According to the latest Bureau of Justice Statistics (BJS) report, people in prison (14%) and jails (26%) have higher rates of serious mental illness than the general US adult population (5%). Likewise, BJS determined that approximately 60% of people sentenced to jails and prisons have substance abuse and dependence issues. The adult general population is far lower (~5%). Given these behavioral health statistics, the justice system is uniquely positioned to divert or direct people into needed treatment services.
To improve responses to people affected by substance use and co-occurring disorders, Kentucky’s Court of Justice (KCOJ) is exploring a philosophical shift from a sanctions-based, compliance-focused court model to a Recovery-Oriented System of Care (ROSC) model.
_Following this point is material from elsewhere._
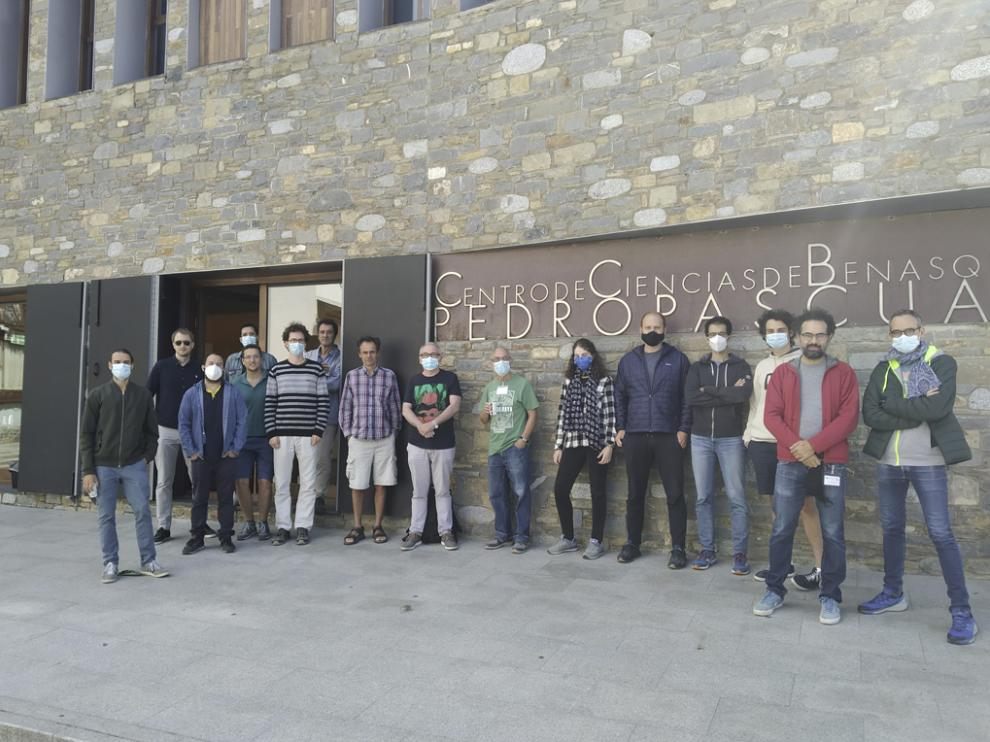 Centro ciencias Pedro Pascual, en Benasque. Congreso ''Física de Partículas y Cosmología en la Frontera'.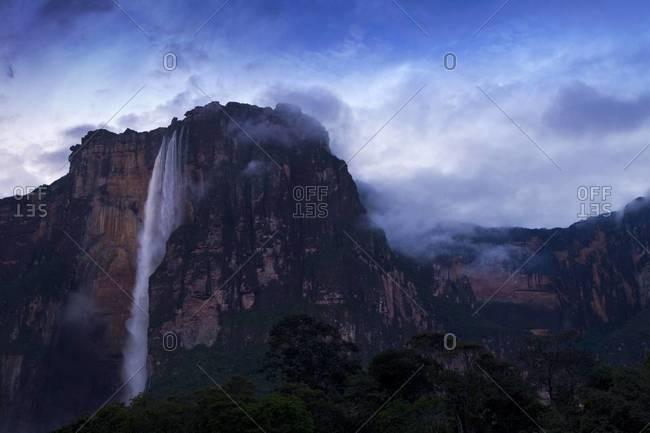 Angel Falls at dawn, Canaima National Park, Guayana, Venezuela,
A ROSC court model would streamline service connections, provide opportunities to divert individuals to treatment, and maximize the use of natural supports and settings by partnering with community providers.
CJI conducted a qualitative assessment of the opportunities and challenges that judges, other court personnel, prosecutors, and defense counsel experience when trying to connect people with services during the pretrial and post-sentence phases. The assessment focused on perceived challenges to access and availability of behavioral health services. CJI’s findings and recommendations are guiding the KCOJ, the first court system known to be spearheading such an effort, as it moves towards the development of a ROSC. CJI is continuing to work with KJOC with implementation of the report’s recommendations.